Pomp, Circumstance, and a Few Good Laughs

This past weekend we traveled up to Urbana-Champaign with my family for Gregory's graduation from the University of Illinois. I'd never been up there before so it was nice to finally see where he's spent the past four years.

The highlight of the weekend was the graduation ceremony of the School of Architecture, primarily because Gregory was chosen to be the undergraduate speaker. I must say I was extremely surprised when I heard that he tried out. You see, Gregory's not one of those kids who does something because it will look good on his resume, because others think he should do it, or because of any other superficial reason like that. Gregory's never been one to aspire to be president of any such club or the most over-achieving kid in his class. He does what he wants, how we wants to do it. So that meant that Gregory must have really had something to say.

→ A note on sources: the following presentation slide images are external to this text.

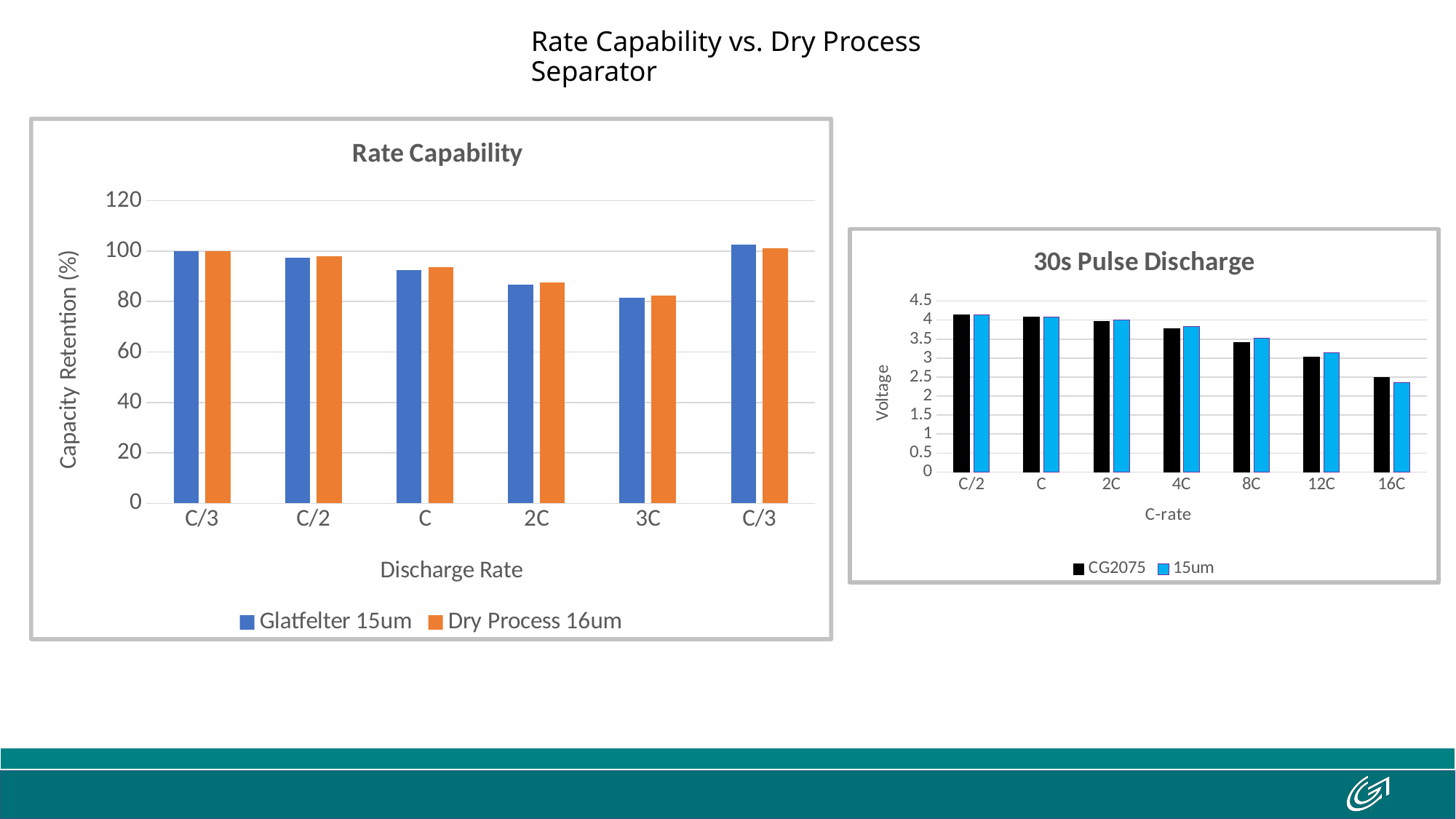
In the '30s Pulse Discharge' chart, is the CG2075 voltage at 16C greater or less than 3? less In the '30s Pulse Discharge' chart, at 16C, which series has the higher voltage, CG2075 or 15um? CG2075 In the 'Rate Capability' chart, is the Dry Process 16um value at C greater or less than 80? greater In the 'Rate Capability' chart, which discharge rate has the lowest capacity retention? 3C How many series does the legend of the '30s Pulse Discharge' chart list? 2 How many series does the legend of the 'Rate Capability' chart list? 2 How many C-rate categories are shown on the x axis of the '30s Pulse Discharge' chart? 7 In the 'Rate Capability' chart, is the Glatfelter 15um value at 2C greater or less than 100? less In the '30s Pulse Discharge' chart, do the voltage values rise or fall as the C-rate increases along the x axis? fall In the 'Rate Capability' chart, what is the label of the y axis? Capacity Retention (%) What type of chart is the 'Rate Capability' chart? bar chart How many discharge rate categories are shown on the x axis of the 'Rate Capability' chart? 6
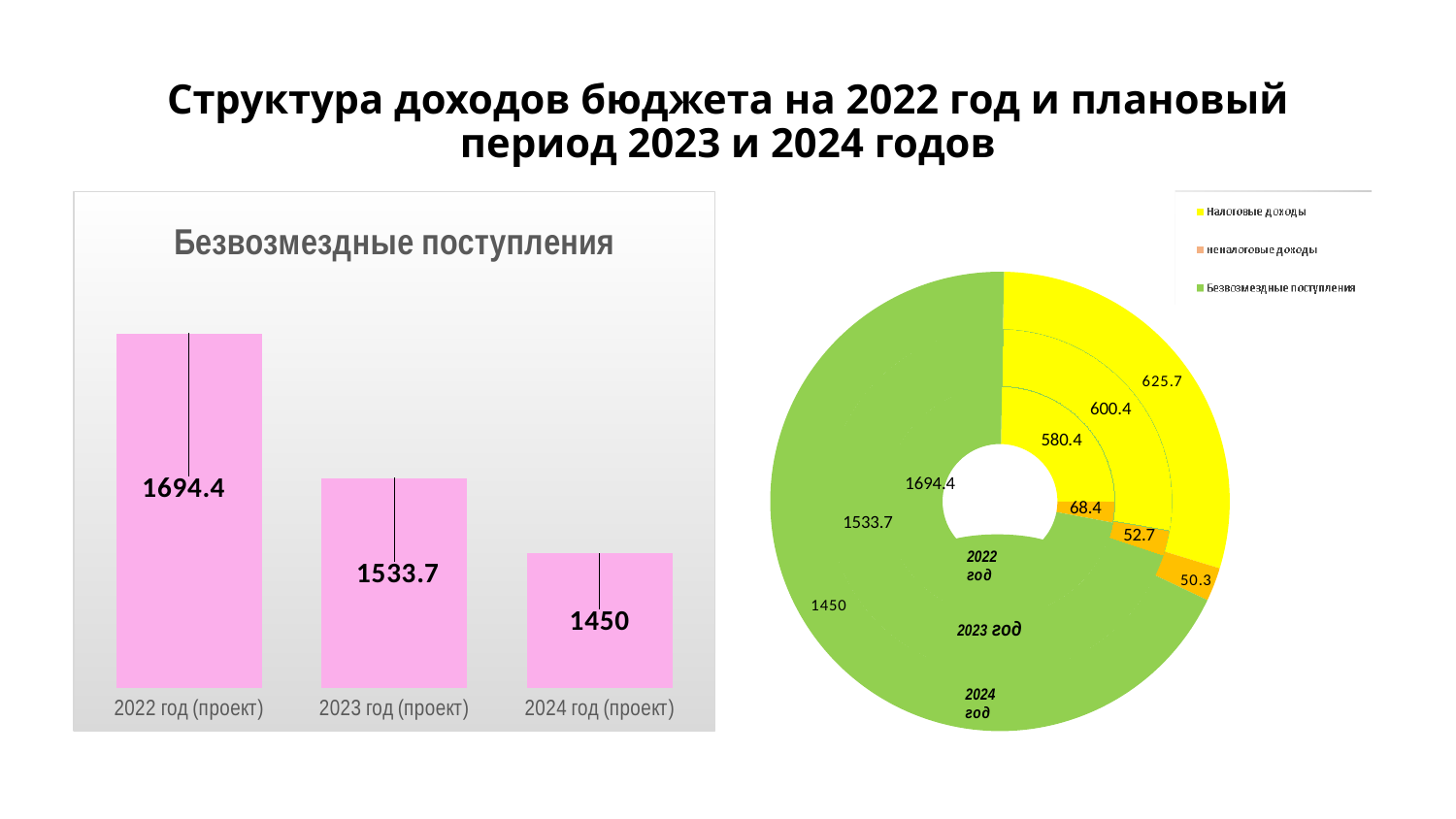
On the bar chart 'Безвозмездные поступления', what is the difference between the 2022 and 2023 values? 160.7 On the bar chart 'Безвозмездные поступления', do the values rise or fall from 2022 to 2024? fall On the doughnut chart on the right, what is the value of неналоговые доходы for 2022 год (inner ring)? 68.4 On the bar chart 'Безвозмездные поступления', what is the value for 2022 год (проект)? 1694.4 On the bar chart 'Безвозмездные поступления', which year has the lowest value? 2024 год (проект) On the bar chart 'Безвозмездные поступления', how many bars are shown? 3 On the bar chart 'Безвозмездные поступления', which year has the highest value? 2022 год (проект) On the bar chart 'Безвозмездные поступления', what is the value for 2024 год (проект)? 1450 What kind of chart is the chart on the left of the slide? bar chart On the doughnut chart on the right, which is larger: Налоговые доходы for 2022 год (580.4) or for 2023 год (600.4)? 2023 год On the doughnut chart on the right, how many series does the legend list? 3 On the doughnut chart on the right, what is the value of Налоговые доходы for 2024 год (outer ring)? 625.7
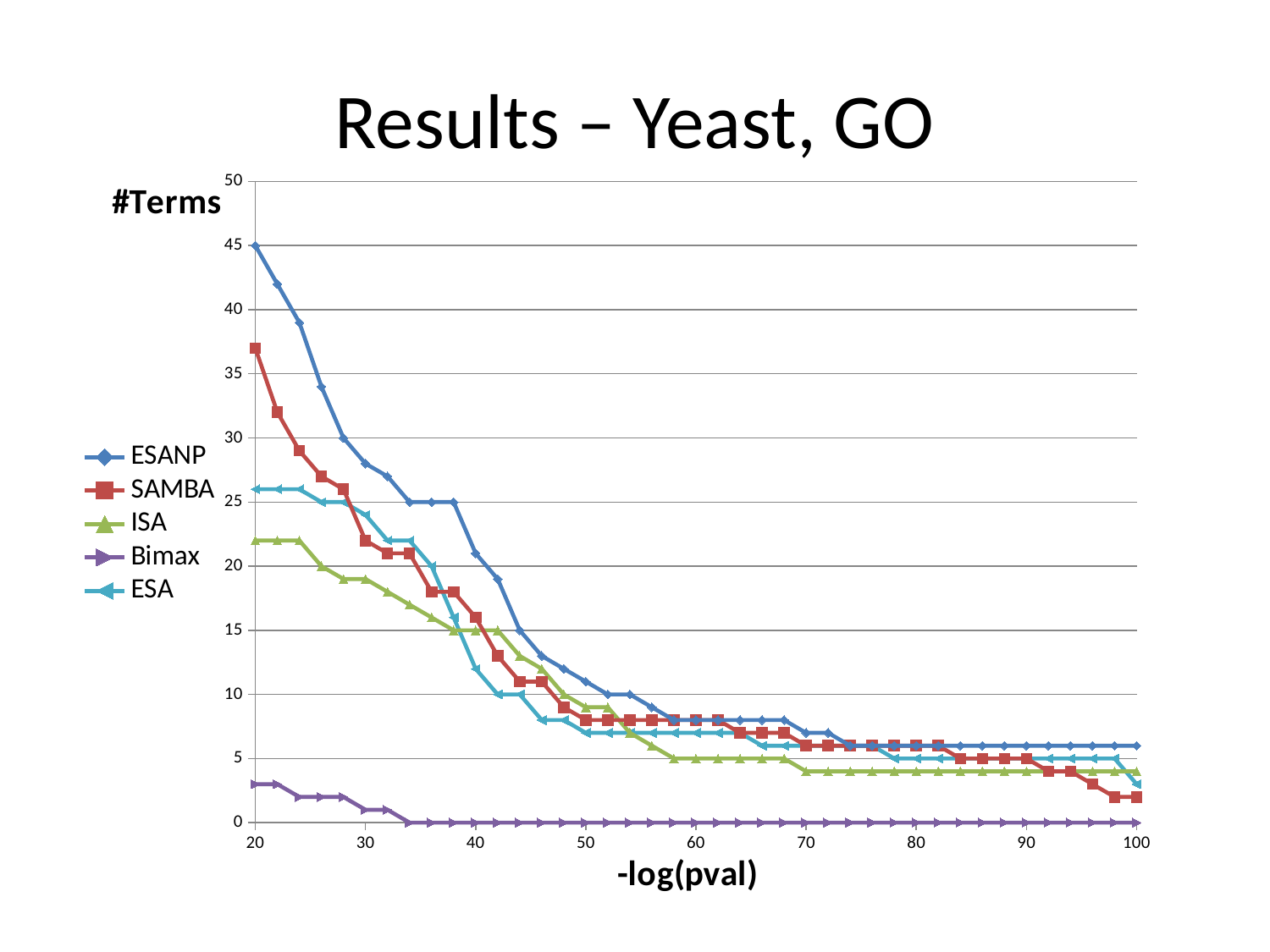
What is the value of ESANP at -log(pval) = 20? 45 Which series has the lowest number of terms at -log(pval) = 20? Bimax What kind of chart is shown on the slide? line chart Which series has the highest number of terms at -log(pval) = 20? ESANP How many series does the legend list? 5 Is the value for SAMBA at -log(pval) = 100 greater or less than 5? less Is the value for SAMBA at -log(pval) = 20 greater or less than 35? greater What is the value of Bimax at -log(pval) = 100? 0 At -log(pval) = 20, which is larger, ESANP or SAMBA? ESANP Do the values for ESANP rise or fall as -log(pval) increases? fall What is the label of the x axis? -log(pval)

I must also admit that I was quite surprised to hear that he was actually awarded the job of speaker. Not, mind you, because I didn't think he had something good to say or because I didn't think he'd do an excellent job. Mainly, I thought he wouldn't get it because I know my brother, and I know how most schools work. Gregory is funny, witty, and often irreverent. He's not sentimental and would not be giving the type of "look at all we accomplished, I love everyone so much, nothing will ever be greater than this" speech that many administrators want. In the end, I was wrong about the school. I was right about Gregory, however...he was funny, witty, and irreverent. And his delivery was great. I was most impressed. And I heard many compliments throughout the day I suggest you go visit his blog to watch the speech.

He's headed to Chicago for the summer to work for a firm that does architectural forensics (intriguing, isn't it?) and then to Ball State in the fall to start work on his master's degree. When that first day of class rolls around, I'll have two brothers who are officially more educated than I am. Damn, I have smart siblings!

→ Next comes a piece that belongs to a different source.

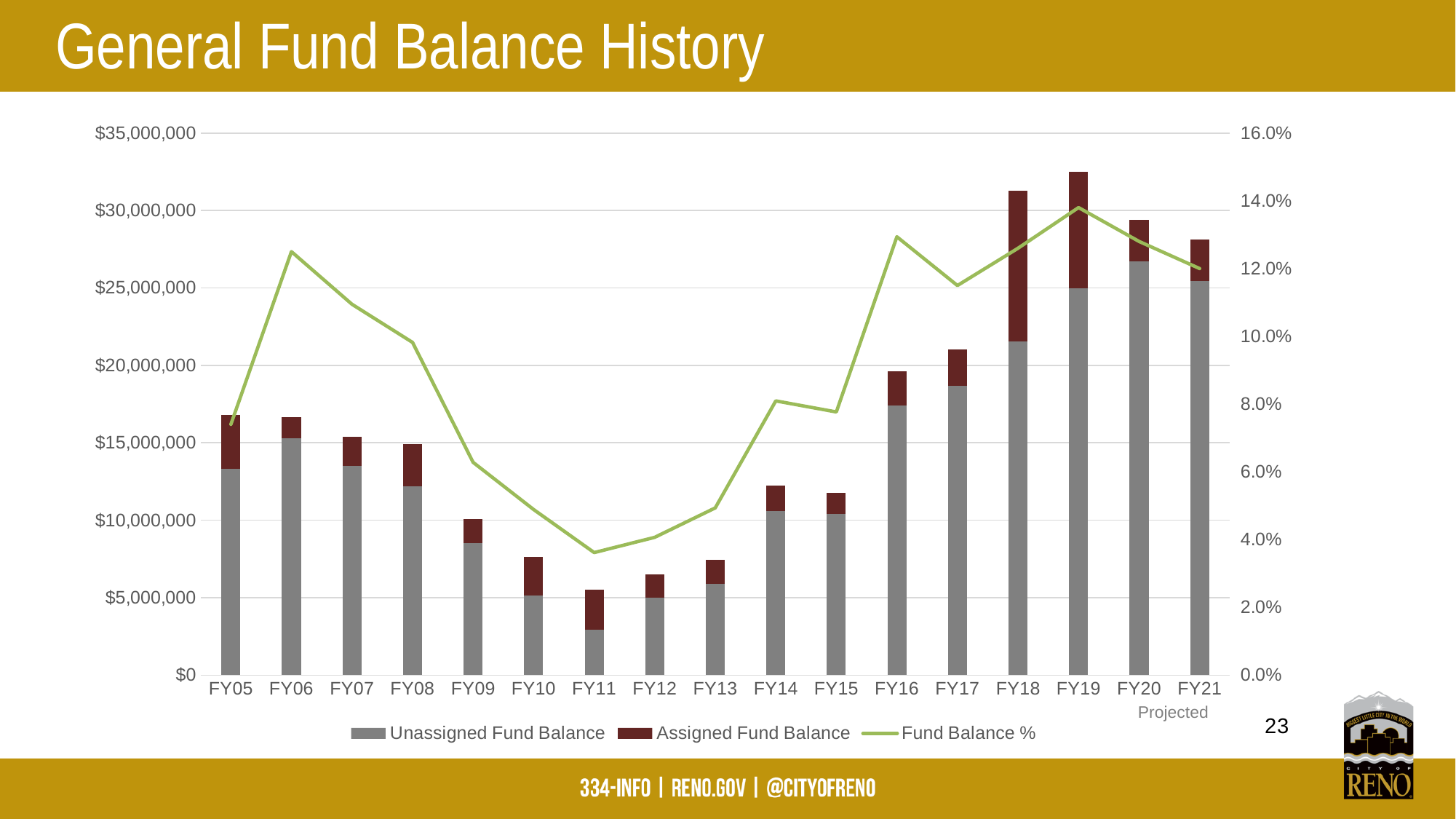
Which fiscal year has the lowest total fund balance (stacked bar)? FY11 How many series does the legend list? 3 Is the Fund Balance % for FY10 greater or less than 6.0%? less Which fiscal year has the highest Fund Balance %? FY19 Which fiscal year has the lowest Fund Balance %? FY11 Which is larger, the total fund balance for FY05 or for FY09? FY05 Do the total fund balances rise or fall from FY05 to FY11? fall How many fiscal years are shown on the x axis? 17 Is the total fund balance for FY18 greater or less than $30,000,000? greater Which fiscal year has the highest total fund balance (stacked bar)? FY19 Which fiscal year on the x axis is marked as Projected? FY21 What kind of chart is shown on the slide? A combination bar and line chart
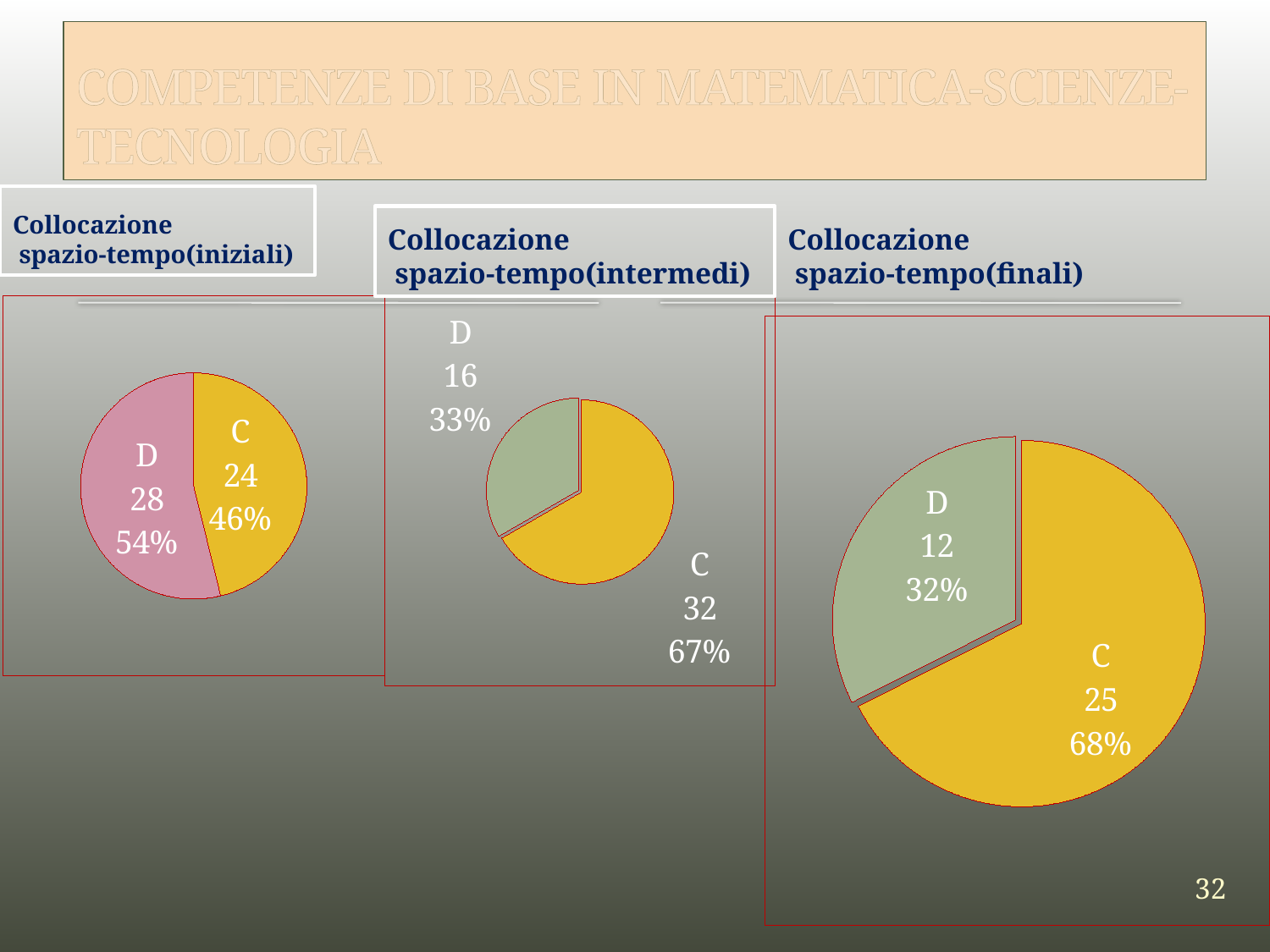
How many slices does the 'Collocazione spazio-tempo(iniziali)' pie chart have? 2 In the 'Collocazione spazio-tempo(iniziali)' pie chart, which category is the largest? D In the 'Collocazione spazio-tempo(iniziali)' pie chart, what is the value for D? 28 In the 'Collocazione spazio-tempo(finali)' pie chart, which is larger, C or D? C In the 'Collocazione spazio-tempo(iniziali)' pie chart, what percentage share does C have? 46% In the 'Collocazione spazio-tempo(intermedi)' pie chart, what is the value for C? 32 In the 'Collocazione spazio-tempo(finali)' pie chart, which category is the smallest? D In the 'Collocazione spazio-tempo(finali)' pie chart, what is the value for D? 12 What type of chart is used for 'Collocazione spazio-tempo(finali)'? Pie chart In the 'Collocazione spazio-tempo(intermedi)' pie chart, what percentage share does D have? 33% In the 'Collocazione spazio-tempo(finali)' pie chart, what percentage share does C have? 68% In the 'Collocazione spazio-tempo(intermedi)' pie chart, what is the difference between the values for C and D? 16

Anyhow, it was a fun weekend, and I just wanted to say one more time...Way to go, Gregory!

Monday, May 14, 2007

A Mother's Day Tribute

In honor of Mother's Day and my own very special mom, I wrote this essay which appeared in the Christian Science Monitor on May 10, which also happens to be my mom's birthday.

Sunday, May 06, 2007

Derby 133

It's been eight years since I've been in Louisville for Derby or even, for that matter, participated in any Derby festivities. During college, Derby always fell during exams, and in the places I've lived since college, it isn't quite the big deal that it is in Louisville. But this year I'd had enough of just turning on the TV for the two minutes and some odd seconds that it takes to crown a Derby champion, so Jeff and I threw a Derby party. Despite weather that wasn't as nice as we had hoped (cloudy and grey with temps maybe in the low 60s) and that thus kept everyone inside and not as mobile, we had a good time. Some people got their first taste of Derby and others were reacquainted with it. We had jackpots, trivia, and lots of food. I was off on Friday, so I spent the day cooking up a Southern feast. I thought everything turned out pretty good, and I guess our guests agreed as most of the stuff was gone by the end of the day. The menu included:

Cheese Tray (Goat Cheese, Brie, and Smoked Gouda)
Veggie Tray
Mini Hot Browns (I used rye and cut each slice into 3 to make them mini)
Chicken Salad on Cucumbers
Ham on Biscuits
Benedictine Tea Sandwiches
Deviled Eggs (1/2 Plain, 1/2 with Bacon & Scallions)
Stuffed Cherry Tomatoes (Bacon, Scallions, & either feta or goat cheese)
Derby Pie (my mom's recipe)
Bourbon Balls (courtesy of Kelly)

And thanks to my mom, we had plenty of authentic Derby decorations.

I invited people to wear either Millionaire's Row or Infield attire, and I was pleasantly surprised by all the fancy outfits...dresses and hats for the girls and button-ups for the boys. It was a fun chance to dress up.

You can check out my sweet hat in this photo.

Anyhow, I hope everyone out there had a fun time celebrating Derby and maybe even picked the winner and won a few bucks in the process.